▶ **ACTION DEMANDÉE 1**: Reproduisez à l'identique le passage de l'extrait sur la free party situé entre « Le parti pris » et « française de 2001. », ces deux segments compris.
▶ **ACTION DEMANDÉE 2**: D'après l'extrait sur la free party, pourquoi la mise en forme des témoignages n'a-t-elle pas été une tâche mince ? Répondez en une à trois phrases.

▶ **EXTRAIT DU DOCUMENT**:
>>>

Le parti pris de départ rendait totalement impossible ce genre de crainte. Des témoignages, rien que des témoignages… Évidemment, j’ai mis tout cela en forme, j’ai croisé les témoignages, rassemblé dans des parties, trouvé une logique, mais tout cela de manière discrète. La tâche n’a pas été mince, car il s’agissait de faire coincider deux chronologies : celles des témoins concernés et de leur parcours de vie, et celle de la free party en général, de 1988 à 2010. Les trois parties qui composent le livre sont basée sur la première chronologie : « La découverte », « Franchir le pas » puis « Et après… ». Mais au travers d’elles, on a une chronologie générale qui va des débuts (l’Angleterre) aux derniers sons créés, après la loi française de 2001.
- En fonction de quels critères as tu choisi les morceaux qui apparaissent sur le cd offert avec le livre?
NO SACEM INSIDE, à l’image de la free party, ou tout au moins celle des débuts. Difficile car beaucoup de musiciens importants sont aujourd’hui inscrits, mais j’ai tâché de mettre un panel varié de tous les styles, et aussi de retrouver quelques morceaux anciens significatifs (en vérité au moins un, les autres étant plus récents). J’ai souhaité aussi mettre un certain nombre de morceaux en rapport avec les gens interviewés. Après, il est certain que j’aurais pu faire 10 CDs aussi, que j’aurais aimé y mettre du Spiral Tribe, du Sound Conspiracy, du Heretik, du Hekate, du Triphase, du FKY, du Mem Pamal et tant d’autres… Des questions de droits, de place, de temps, de rapidité des réponses : tout cela amène des contraintes supplémentaires…
- Penses-tu que le « mouvement » free party se renouvelle ou au contraire ne tourne-t-il pas en rond à essayer de reproduire ce que les ainés ont fait?

<<<

▶ **DONNÉES**:

>>>

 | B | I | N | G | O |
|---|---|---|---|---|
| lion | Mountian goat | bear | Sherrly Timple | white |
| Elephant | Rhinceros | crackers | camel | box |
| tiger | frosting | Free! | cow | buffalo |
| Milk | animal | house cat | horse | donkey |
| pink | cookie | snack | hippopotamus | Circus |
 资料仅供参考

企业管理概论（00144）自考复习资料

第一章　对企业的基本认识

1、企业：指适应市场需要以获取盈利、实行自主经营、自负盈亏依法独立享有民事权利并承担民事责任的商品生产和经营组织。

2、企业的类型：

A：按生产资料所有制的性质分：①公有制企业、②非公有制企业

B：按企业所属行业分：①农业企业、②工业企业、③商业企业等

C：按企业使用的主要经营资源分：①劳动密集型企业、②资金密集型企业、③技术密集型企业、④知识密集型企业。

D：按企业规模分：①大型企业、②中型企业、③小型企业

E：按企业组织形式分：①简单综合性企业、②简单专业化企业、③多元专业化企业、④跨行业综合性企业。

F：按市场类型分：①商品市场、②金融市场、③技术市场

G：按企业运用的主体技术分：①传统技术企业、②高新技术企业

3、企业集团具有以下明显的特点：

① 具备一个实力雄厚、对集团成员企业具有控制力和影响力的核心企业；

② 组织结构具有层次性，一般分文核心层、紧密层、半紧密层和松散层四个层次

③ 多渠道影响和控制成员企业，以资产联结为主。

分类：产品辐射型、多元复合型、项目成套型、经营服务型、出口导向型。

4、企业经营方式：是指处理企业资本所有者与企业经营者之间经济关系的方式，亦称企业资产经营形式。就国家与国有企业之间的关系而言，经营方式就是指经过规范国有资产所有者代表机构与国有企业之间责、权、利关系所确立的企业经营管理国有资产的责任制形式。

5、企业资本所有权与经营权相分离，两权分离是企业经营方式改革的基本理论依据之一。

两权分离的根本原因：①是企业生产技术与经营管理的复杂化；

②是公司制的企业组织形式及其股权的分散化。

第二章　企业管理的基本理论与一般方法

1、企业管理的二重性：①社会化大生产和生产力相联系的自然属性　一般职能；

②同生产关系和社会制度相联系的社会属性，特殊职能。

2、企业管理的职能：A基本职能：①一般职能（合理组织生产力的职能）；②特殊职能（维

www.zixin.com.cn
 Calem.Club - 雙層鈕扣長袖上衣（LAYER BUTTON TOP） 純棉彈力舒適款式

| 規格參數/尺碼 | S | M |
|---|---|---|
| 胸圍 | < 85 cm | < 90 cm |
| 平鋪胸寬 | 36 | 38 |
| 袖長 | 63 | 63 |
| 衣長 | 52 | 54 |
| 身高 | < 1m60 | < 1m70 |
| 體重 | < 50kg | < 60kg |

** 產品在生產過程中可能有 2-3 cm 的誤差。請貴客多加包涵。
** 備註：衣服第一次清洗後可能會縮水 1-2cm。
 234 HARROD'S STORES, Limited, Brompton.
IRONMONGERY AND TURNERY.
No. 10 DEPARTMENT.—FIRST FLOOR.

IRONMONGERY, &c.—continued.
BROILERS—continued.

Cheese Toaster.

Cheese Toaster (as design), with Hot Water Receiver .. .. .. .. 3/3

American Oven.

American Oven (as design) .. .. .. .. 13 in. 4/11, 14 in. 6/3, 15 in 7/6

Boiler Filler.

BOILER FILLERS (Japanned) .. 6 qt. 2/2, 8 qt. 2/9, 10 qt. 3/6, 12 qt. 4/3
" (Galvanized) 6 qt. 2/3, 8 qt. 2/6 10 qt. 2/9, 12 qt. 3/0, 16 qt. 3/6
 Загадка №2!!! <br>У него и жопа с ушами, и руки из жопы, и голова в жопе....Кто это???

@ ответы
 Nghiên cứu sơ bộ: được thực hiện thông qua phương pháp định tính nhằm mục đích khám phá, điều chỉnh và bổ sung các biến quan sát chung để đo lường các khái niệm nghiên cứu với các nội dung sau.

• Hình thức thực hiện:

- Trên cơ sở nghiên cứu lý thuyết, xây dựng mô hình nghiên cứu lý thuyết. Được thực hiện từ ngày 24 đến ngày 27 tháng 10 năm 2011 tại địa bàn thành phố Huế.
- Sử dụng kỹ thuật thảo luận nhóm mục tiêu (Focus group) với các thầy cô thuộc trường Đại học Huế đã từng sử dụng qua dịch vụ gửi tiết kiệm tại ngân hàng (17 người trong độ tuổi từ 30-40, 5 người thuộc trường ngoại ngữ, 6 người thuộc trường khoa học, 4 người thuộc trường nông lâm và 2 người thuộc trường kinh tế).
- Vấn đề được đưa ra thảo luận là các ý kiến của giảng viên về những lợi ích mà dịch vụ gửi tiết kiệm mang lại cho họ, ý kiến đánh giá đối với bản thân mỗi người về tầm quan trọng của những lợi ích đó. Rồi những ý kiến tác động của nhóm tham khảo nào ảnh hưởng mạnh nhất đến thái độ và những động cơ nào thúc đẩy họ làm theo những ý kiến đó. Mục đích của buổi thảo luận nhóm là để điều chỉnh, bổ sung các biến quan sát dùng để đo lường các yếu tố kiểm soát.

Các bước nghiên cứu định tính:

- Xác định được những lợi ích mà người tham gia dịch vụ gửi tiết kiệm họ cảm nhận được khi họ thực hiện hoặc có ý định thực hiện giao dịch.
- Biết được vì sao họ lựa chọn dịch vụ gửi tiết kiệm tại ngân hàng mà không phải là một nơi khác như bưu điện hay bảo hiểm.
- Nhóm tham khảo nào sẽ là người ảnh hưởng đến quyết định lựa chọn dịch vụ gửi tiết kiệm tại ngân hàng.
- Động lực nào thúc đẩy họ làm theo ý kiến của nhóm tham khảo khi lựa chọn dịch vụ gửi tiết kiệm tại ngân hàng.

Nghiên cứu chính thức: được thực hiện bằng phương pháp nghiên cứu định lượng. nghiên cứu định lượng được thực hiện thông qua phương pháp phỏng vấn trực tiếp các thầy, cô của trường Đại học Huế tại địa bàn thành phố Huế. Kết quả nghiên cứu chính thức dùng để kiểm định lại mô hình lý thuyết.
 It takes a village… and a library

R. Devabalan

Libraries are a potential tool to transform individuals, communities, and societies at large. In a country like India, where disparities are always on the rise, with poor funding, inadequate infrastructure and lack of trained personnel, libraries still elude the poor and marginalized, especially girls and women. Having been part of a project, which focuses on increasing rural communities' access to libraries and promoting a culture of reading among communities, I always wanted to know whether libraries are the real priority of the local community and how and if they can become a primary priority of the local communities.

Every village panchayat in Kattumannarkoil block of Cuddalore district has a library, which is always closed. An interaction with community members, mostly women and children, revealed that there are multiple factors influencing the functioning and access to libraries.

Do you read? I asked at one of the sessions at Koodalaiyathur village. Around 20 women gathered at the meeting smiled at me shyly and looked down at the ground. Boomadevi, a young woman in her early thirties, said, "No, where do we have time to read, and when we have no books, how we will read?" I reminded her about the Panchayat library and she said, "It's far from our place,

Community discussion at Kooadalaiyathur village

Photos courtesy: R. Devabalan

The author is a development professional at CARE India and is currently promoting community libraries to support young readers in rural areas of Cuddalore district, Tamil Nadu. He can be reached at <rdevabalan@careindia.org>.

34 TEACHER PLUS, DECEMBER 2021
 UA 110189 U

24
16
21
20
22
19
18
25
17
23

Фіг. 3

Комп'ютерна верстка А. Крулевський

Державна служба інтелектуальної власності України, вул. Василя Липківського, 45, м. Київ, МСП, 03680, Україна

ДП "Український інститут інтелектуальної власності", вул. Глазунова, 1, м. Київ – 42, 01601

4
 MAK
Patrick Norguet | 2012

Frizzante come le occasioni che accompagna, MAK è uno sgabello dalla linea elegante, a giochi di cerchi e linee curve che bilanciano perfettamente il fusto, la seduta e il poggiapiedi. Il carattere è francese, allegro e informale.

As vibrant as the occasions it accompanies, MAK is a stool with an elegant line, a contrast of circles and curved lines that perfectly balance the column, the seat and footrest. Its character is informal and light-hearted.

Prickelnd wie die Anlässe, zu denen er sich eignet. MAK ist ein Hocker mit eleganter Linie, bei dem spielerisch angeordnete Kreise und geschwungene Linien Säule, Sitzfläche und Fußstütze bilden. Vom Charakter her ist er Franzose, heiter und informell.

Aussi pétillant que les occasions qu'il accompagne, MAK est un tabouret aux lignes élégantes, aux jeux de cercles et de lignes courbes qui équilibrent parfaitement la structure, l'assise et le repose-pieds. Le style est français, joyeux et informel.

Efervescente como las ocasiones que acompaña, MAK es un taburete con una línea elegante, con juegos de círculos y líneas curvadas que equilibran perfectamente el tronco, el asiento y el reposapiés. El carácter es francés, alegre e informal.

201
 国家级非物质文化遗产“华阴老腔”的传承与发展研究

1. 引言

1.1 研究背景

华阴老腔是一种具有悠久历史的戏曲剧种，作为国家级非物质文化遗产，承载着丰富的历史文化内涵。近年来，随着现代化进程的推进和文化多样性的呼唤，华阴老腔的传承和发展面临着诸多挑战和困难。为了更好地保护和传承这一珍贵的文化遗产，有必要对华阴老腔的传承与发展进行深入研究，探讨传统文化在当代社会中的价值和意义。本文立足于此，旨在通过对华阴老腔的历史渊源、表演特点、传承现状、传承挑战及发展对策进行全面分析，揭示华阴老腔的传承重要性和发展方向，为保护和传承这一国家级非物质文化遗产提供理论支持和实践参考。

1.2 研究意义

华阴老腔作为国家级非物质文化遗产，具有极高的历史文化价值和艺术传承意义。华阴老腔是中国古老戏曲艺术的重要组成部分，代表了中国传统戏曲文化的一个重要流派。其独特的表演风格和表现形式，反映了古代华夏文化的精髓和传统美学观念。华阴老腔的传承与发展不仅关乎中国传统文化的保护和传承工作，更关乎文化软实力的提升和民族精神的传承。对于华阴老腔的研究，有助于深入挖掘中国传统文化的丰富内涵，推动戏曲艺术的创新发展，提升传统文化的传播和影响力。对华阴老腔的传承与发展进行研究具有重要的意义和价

<<<

▶ **RÉSULTAT OBTENU 1**:
Le parti pris de départ rendait totalement impossible ce genre de crainte. Des témoignages, rien que des témoignages… Évidemment, j’ai mis tout cela en forme, j’ai croisé les témoignages, rassemblé dans des parties, trouvé une logique, mais tout cela de manière discrète. La tâche n’a pas été mince, car il s’agissait de faire coincider deux chronologies : celles des témoins concernés et de leur parcours de vie, et celle de la free party en général, de 1988 à 2010. Les trois parties qui composent le livre sont basée sur la première chronologie : « La découverte », « Franchir le pas » puis « Et après… ». Mais au travers d’elles, on a une chronologie générale qui va des débuts (l’Angleterre) aux derniers sons créés, après la loi française de 2001.

▶ **RÉSULTAT OBTENU 2**: Il fallait faire coïncider deux chronologies. La première est celle des témoins concernés et de leur parcours de vie. La seconde est celle de la free party en général, de 1988 à 2010.